El chico seguía mirando a Malika, callado y atónito.
- Perdóname –le dijo ella, con voz jadeante-. Te he metido en un problema
que te supera con creces. ¿Por qué has venido esta noche? ¿Por qué no te has
olvidado de mí como te dijo el portero?
- Yo soy el que me he metido en el problema. No te preocupes. Ayer me
enamoré de ti y esta noche vine aquí para vengarme de ti. ¿Por qué me
engañaste?
Ella se
quejó del intenso dolor que sufría.
- Es cierto que te engañé, pues así es mi profesión –dijo lentamente, con
sus ojos colmados de cariño–. Pero también sentía fuerte atracción hacia ti, que eres una persona allegada a mí,
y si no fuera por la diferencia de edad entre nosotros, hubiera…
Y se calló,
frenándola el dolor, o tal vez la vergüenza.
- No quería hacerte daño ni arrastrarte a mi mundo inferior –continuó
diciendo-, por eso le pedí al portero que te aconseje, pero tú no seguiste su
consejo. Estos locales se han hecho para hombres como el cerdo de Manuel, y los
que son como tú no deben acceder a ellos.
La apretó
la mano sintiéndose muy avergonzado al darse cuenta de golpe que aún no había
pasado de los veinte años. Quiso decirla muchas cosas, sin embargo dos manos
fuertes le agarraron de ambos brazos.
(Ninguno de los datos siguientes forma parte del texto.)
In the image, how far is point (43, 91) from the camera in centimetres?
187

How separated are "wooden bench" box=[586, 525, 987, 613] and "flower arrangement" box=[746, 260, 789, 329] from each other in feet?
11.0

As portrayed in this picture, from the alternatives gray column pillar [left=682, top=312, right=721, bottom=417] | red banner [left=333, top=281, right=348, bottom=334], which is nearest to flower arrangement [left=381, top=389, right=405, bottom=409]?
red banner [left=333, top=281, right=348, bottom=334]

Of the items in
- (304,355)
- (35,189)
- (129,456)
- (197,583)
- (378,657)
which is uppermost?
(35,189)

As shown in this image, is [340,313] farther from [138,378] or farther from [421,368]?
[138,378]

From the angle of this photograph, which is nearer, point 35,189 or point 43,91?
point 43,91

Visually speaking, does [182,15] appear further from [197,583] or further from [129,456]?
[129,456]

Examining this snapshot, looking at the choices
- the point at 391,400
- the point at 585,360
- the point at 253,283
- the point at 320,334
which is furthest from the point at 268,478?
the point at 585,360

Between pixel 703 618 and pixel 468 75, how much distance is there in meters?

Una fuerza policial le llevó esposado, al
tiempo que veía a los sanitarios precipitándose hacia el interior del local.
El mazo
del juez retumbó anunciando que se levantaba la sesión para deliberar sobre la
sentencia que había que dictar sobre Nabil, quien en aquel momento se volvía en
sí de su ensimismamiento en el que había visionado de nuevo las imágenes de
aquellas dos malditas noches. El chico se levantó para salir de la sala del
juzgado sujeto por los dos policías que le habían custodiado a lo largo de la
sesión.
Antes de
abandonar la sala lanzó una mirada inexpresiva a Malika, sentada inmóvil en su
silla de ruedas, sin apartar la vista de él ni por un instante, hallándola
sonriéndole, dándole ánimos. Volvió la vista hacia donde estaban sentados sus
padres, encontrándolos de pie, observándole con ojos desbordados de pena y de
lágrimas.
Se extrañó
de sí mismo al darse cuenta que les estaba dirigiendo una mirada también
inexpresiva, rebuscó en su interior alguna expresión con que recargar su mirada
y transmitirla a su madre y a su padre, encontrando que su interior estaba
hueco y que su vacío llenaba el universo.